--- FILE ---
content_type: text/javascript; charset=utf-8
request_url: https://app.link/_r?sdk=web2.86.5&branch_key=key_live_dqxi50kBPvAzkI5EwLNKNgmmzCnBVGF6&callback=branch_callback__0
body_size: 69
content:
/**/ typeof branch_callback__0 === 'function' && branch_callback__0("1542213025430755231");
________________
• Required work: Output the line containing "content_type: text/javascript; charset=utf-8" and each line after it through the close of the entries, unchanged and with no other lines.

• Written answer:
content_type: text/javascript; charset=utf-8
request_url: https://app.link/_r?sdk=web2.86.5&branch_key=key_live_dqxi50kBPvAzkI5EwLNKNgmmzCnBVGF6&callback=branch_callback__0
body_size: 69
content:
/**/ typeof branch_callback__0 === 'function' && branch_callback__0("1542213025430755231");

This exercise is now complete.